The determinant map $\det$ sending an $n\times n$ real matrix to its determiant is continuous since it's a polynomial in the coefficients. Is it also uniformly continuous?

Answer 1

For $n=1$, clearly yes as $\det (a)=a$ is linear.

For $n\geq 2$, no. Consider the sequence of diagonal matrices $D_n=\mbox{diag}(\sqrt{n},\sqrt{n},1\ldots,1)$ and use, say, the operator norm inherited from the $\ell^2$ norm. Then $\|D_{n+1}-D_n\|=\frac{1}{\sqrt{n}+\sqrt{n+1}}\longrightarrow 0$ while $\det D_{n+1}-\det D_n=1$ for every $n$.

Note: since all the norms are equivalent on $M_n$, the determinant will not be uniformly continuous for any matrix norm. I assume you are asking your question with a normed space structure on $M_n$ in mind. But with an ad hoc distance, the determinant could become uniformly continuous. Trivial example: the discrete distance...

Answer 2

The determinant function on the set of $n\times n$ matrices is a non-zero polynomial which is homogeneous of degree $n$.

Since the restriction of a uniformly continuous function to a subspace is still uniformly continuous, it is enough to show that the restriction of $\det$ to the line spanned by any matrix with non-zero determinant is not uniformly continuous.

That is easy, because that restriction is (up to more or less obvious identifications) the function $t\in\mathbb R\mapsto t^n\in\mathbb R$.

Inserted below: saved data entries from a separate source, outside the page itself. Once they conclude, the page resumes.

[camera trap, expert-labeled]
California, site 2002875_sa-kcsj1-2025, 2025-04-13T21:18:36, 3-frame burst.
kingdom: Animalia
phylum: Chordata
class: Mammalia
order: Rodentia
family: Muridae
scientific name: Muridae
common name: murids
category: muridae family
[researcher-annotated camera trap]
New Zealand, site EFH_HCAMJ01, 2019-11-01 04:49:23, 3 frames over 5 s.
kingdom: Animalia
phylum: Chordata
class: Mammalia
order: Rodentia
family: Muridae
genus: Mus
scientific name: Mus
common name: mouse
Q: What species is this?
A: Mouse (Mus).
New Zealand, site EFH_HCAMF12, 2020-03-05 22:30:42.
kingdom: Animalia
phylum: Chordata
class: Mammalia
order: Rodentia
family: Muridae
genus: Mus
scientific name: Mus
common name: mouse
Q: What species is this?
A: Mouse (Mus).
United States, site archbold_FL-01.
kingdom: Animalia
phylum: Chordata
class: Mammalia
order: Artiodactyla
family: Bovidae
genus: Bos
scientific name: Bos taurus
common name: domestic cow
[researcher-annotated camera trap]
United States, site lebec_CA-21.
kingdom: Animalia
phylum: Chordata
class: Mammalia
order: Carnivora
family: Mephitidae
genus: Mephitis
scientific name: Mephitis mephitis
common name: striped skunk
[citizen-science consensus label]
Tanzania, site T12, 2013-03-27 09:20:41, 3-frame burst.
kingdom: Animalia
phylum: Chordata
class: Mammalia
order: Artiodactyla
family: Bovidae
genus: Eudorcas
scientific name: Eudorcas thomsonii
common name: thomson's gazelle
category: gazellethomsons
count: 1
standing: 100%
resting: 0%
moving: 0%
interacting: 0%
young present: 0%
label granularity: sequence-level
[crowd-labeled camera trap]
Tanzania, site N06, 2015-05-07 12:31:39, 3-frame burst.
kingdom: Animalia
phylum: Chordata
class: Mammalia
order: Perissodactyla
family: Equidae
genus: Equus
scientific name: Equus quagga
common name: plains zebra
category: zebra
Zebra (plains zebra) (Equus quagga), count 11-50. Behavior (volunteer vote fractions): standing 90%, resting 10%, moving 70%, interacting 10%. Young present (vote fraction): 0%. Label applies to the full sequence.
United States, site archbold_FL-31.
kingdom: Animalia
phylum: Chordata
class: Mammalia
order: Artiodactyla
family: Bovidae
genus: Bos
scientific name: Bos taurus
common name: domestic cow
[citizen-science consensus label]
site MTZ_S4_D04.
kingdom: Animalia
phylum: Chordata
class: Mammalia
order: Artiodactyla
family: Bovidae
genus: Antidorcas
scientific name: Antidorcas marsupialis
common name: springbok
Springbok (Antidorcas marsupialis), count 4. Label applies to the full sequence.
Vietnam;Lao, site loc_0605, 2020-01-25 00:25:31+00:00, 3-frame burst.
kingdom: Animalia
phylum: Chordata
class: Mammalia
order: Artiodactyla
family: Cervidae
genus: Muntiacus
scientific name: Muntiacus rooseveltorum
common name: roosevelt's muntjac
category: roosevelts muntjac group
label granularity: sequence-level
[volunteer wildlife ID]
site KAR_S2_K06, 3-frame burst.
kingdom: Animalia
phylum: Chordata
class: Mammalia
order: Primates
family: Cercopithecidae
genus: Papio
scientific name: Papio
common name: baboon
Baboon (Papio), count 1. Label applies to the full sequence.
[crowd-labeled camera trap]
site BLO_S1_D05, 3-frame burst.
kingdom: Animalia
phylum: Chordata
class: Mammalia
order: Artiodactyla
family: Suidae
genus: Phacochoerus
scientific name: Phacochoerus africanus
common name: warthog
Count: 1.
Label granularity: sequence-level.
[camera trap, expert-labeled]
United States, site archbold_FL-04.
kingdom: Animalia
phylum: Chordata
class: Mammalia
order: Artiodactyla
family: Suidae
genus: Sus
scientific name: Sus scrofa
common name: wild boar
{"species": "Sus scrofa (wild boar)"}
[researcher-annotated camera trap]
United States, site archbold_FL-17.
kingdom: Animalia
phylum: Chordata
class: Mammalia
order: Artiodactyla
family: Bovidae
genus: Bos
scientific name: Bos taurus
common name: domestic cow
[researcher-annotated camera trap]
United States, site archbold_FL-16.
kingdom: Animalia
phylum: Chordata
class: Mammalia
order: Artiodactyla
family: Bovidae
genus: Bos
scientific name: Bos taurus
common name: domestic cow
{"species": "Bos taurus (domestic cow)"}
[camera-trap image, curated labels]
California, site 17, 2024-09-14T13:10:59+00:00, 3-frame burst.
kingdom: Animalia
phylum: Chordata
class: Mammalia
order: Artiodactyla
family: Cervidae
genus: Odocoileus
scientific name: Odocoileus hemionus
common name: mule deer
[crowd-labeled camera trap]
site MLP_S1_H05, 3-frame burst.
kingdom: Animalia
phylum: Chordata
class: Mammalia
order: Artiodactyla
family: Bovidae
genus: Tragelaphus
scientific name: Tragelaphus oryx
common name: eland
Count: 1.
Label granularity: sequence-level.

A different way to say this is as follows: let $A\in M_n(\mathbb R)$ be any matrix with determinant equal to $1$. Then the map $f:t\in\mathbb R\mapsto tA\in M_n(\mathbb R)$ is linear, so uniformly continuous. If $\det:M_n(\mathbb R)\to\mathbb R$ were uniformly continuous, then the composition $\det\circ f:\mathbb R\to\mathbb R$ would also be uniformly continuous, and it isn't unless $n=1$, for $\det f(t)=t^n$ for all $t\in\mathbb R$.